Gelungener Auftakt mit Salonmusik
Bild: Darhoven
Das "Boheme-Orchester" spielte für 110 Gäste beim Jazzbandball im Waldschlösschen.
Bild: Darhoven

 Mit viel Beifall und Lob bedacht wurde aber nicht nur das Küchenteam von Wirt Clemens Wittkamp, sondern auch die zwölf Musiker des 1997 gegründeten „Boheme-Orchester“ aus Schwerte. Die Band war zuletzt 2006 beim Jazzbandball dabei.
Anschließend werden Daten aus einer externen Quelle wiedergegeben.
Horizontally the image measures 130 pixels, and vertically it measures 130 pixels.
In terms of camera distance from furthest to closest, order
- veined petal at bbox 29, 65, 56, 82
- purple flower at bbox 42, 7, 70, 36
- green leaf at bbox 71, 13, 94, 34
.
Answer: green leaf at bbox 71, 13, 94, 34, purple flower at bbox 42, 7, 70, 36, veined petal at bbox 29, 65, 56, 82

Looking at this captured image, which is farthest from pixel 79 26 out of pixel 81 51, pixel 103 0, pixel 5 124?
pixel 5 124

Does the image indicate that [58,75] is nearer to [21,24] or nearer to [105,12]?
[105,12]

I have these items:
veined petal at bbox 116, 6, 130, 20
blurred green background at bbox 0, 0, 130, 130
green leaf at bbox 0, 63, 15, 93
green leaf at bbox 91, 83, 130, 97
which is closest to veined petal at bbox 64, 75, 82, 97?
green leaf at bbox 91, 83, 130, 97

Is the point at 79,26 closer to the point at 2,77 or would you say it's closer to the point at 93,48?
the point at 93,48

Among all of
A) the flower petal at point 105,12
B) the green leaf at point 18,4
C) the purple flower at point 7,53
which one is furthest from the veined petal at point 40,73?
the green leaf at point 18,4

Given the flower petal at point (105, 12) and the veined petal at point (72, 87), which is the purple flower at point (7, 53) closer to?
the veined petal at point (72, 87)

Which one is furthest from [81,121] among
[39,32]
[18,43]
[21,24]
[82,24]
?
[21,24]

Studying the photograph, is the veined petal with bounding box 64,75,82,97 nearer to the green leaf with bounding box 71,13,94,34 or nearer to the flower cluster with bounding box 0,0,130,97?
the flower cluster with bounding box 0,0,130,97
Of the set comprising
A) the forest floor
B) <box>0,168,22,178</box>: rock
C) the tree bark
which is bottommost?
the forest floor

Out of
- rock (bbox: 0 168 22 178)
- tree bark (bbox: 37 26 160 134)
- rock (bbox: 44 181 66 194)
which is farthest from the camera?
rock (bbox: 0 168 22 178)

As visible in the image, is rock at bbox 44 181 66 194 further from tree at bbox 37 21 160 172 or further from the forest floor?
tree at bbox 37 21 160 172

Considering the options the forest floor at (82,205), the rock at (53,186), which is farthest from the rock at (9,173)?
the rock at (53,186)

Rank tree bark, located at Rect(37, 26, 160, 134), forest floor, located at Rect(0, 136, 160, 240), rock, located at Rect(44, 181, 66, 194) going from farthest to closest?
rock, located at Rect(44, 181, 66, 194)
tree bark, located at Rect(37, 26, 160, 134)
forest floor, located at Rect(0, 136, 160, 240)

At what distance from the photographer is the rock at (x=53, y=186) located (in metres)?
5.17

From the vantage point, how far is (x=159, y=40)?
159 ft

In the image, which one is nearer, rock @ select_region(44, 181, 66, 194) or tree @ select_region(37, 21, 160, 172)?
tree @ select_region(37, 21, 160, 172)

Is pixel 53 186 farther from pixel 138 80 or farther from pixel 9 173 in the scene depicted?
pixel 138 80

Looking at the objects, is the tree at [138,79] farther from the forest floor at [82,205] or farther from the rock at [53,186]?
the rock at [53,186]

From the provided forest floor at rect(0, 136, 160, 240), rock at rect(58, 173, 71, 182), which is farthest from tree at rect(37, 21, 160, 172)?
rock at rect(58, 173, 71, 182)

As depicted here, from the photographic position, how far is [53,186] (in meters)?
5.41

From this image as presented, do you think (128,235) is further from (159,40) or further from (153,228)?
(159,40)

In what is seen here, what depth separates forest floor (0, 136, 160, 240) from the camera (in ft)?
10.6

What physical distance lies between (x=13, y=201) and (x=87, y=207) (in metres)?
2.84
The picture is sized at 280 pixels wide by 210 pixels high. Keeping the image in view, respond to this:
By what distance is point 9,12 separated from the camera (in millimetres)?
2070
Nun gaben sich Kontrabassist und Orchester-Leiter Friedrich Kuhlmann, Waldemar Kowalski am Saxophon, Holger Oppenhoff (Altsaxophon und Klarinette), Norbert Dermin (Klarinette, Tenorsaxophon und Querflöte), Theo Pache und Josef Svoboda an den Trompeten, Andreas Wagener an der Posaune, Thorsten Schäffer am Klavier, Frank Kedzierski an der Gitarre, Rudi Lips (Schlagzeug), Heike Haushalter an der Violine und Operettentenor und Conferencier Gunther Gerke erneut die Ehre.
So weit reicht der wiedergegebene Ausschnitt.